- **Raw data**
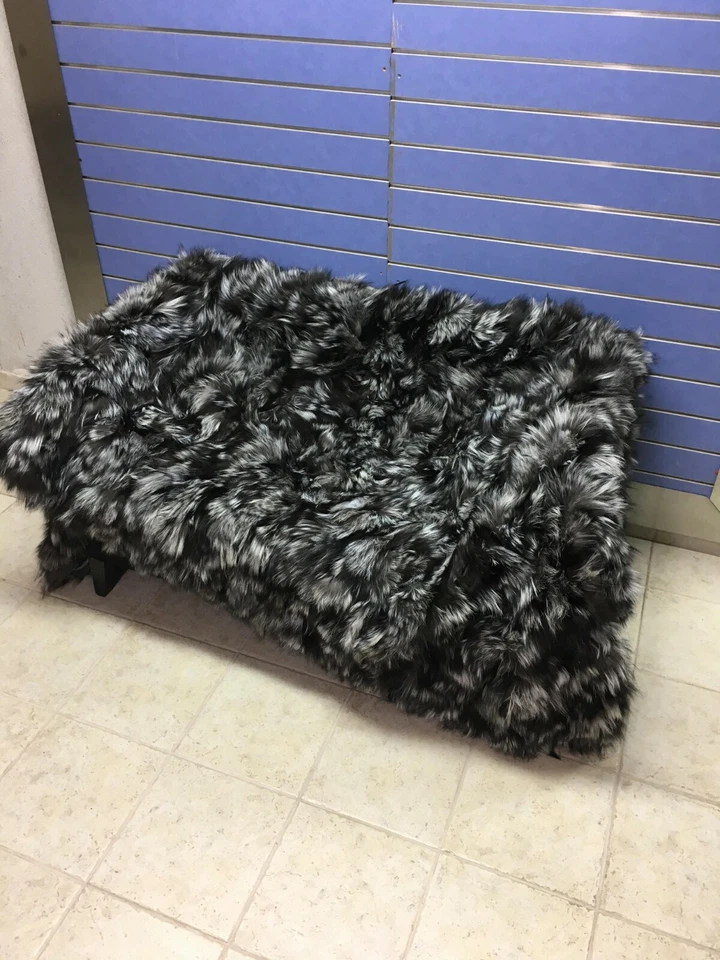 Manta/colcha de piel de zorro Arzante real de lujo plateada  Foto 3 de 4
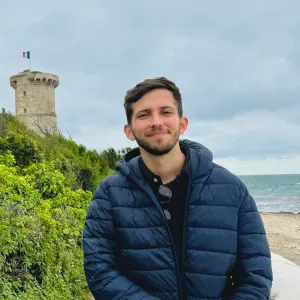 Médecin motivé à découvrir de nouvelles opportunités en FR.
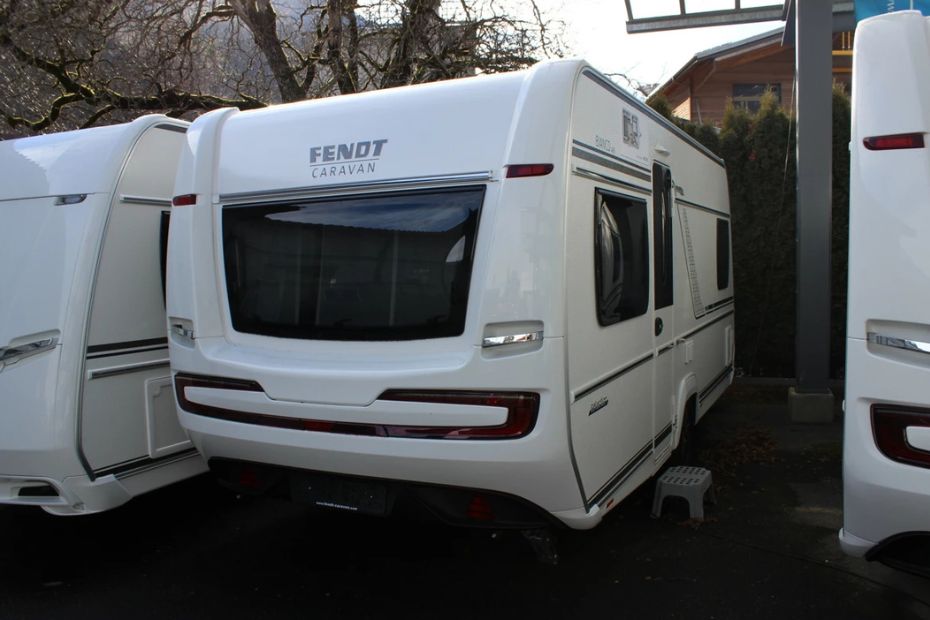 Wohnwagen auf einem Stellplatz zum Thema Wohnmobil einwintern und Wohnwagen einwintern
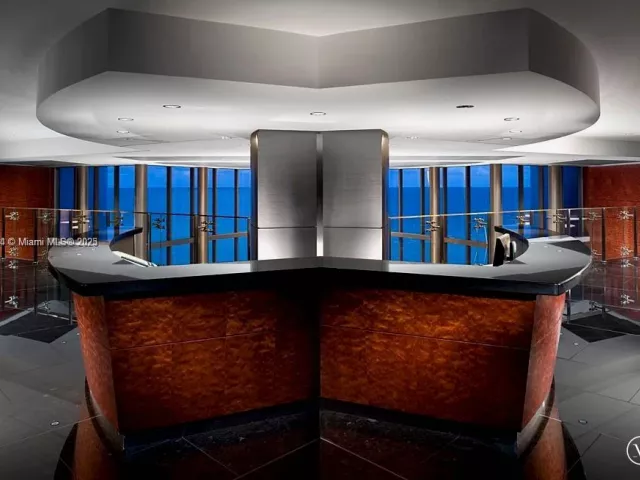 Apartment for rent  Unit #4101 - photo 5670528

- **Required action**
Only the pictures may be dropped when you copy the data above; everything else stays exact.

- **Result of the task**
 Manta/colcha de piel de zorro Arzante real de lujo plateada  Foto 3 de 4
 Médecin motivé à découvrir de nouvelles opportunités en FR.
 Wohnwagen auf einem Stellplatz zum Thema Wohnmobil einwintern und Wohnwagen einwintern
 Apartment for rent  Unit #4101 - photo 5670528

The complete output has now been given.